Nathan lost his dad to IPF. Then, when he was only 16, he was diagnosed with ILD himself. But that wouldn't stop him from taking on a fun run to raise funds for people with lung conditions and awareness of his condition - while also showing that he's living his life to the fullest!
Photographing my mum’s COPD
When Robin's mum was diagnosed with COPD, he asked her if he could shoot some portraits of her throughout her illness. The result was these beautiful photos that show an honest depiction of the effects of chronic obstructive pulmonary disease, and Robin's mum's journey to the end of her life.
We went to parliament to fight for lung health
We want to change the way that lung health is managed, so we spent all of 2018 talking to experts, other organisations and people living with lung disease on what the best way was to do that. In December, we took our five year plan to parliament. If it's adopted by the health service, then there'll be big changes for people with lung disease.
I thought I had asthma when really I had EILO
Nicky's asthma was taking over her life. Then one day, convinced it had to be something else, she went back for a second opinion. It turned out to be EILO, a rare but treatable condition. After 17 years of being unable to walk down the street and hold a conversation at the same time, her breathing difficulties disappeared.
Our life with IPF
Ron used to be the life of the party, but since his IPF, fatigue and fear is too overwhelming. But despite that, him and his partner Maxine are making the most of every minute, and know that being positive gets them further. "We’ve accepted that our life together has to be crammed into a few short years," says Mazxine. "It feels like we live life on a tightrope, hoping we don’t fall off.”
How we’re helping find better treatments for mesothelioma
Did you know that last year, we announced that we had had £900k to invest in new research grants for mesothelioma? That includes researching new 'personalised' therapies for mesothelioma, researching and other projects that translate into real treatments. Our head of research Ian explains what we've achieved so far in this blog.
After bronchiectasis I was depressed - then I found Breathe Easy
When Glenys was diagnosed with bronchiectasis, her normal life went on hold. She began to feel lonely, isolated and full of despair for the future, especially when she had to stop going to her job. Then one day, a chance encounter led her to Breathe Easy.

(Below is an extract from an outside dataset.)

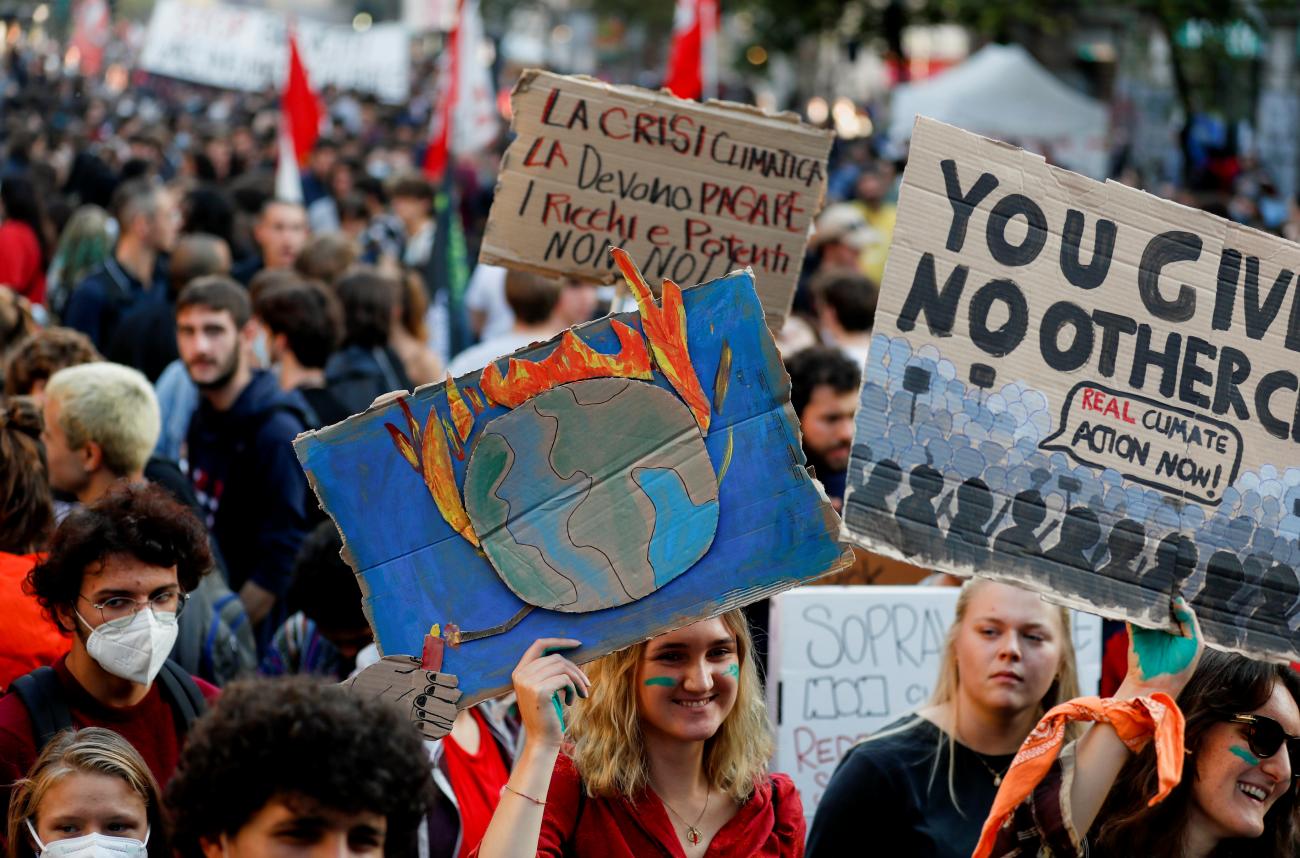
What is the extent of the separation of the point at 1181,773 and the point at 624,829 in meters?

Now, she's hopeful for the future, and building a new life in the slow lane.
What breathlessness means to me
We asked six people how breathlessness affects their life, from what they do to manage the symptoms, how they control the anxiety, and what they to do to help them feel in control (one likes to have a private boogie in her bedroom)! All of them have one thing in common though - although breathlessness has changed their lives, they won't let it get the better of them.
Putting lung health in the spotlight
We knew it was going to be a red letter day when the director of NHS England booked a telephone call with our head of policy. And it was! We found out that for the first time, lung health would now be in the spotlight in its new 10-year plan. Alison explains more in her blog.
Swimming, cycling and running 140 miles for my mum
When Aaron's mum found out she had a tumour in her lung, he wanted to do something big to show he supported her and help other people with lung conditions. That's how ended up facing 140.6 miles of track, road and open water at the Ironman Triathlon, a gruelling challenge that took him over 13 hours to complete.
I have to smile, even when I feel like I'm falling apart
Brian has stage 3 COPD, but he's staying positive for his family.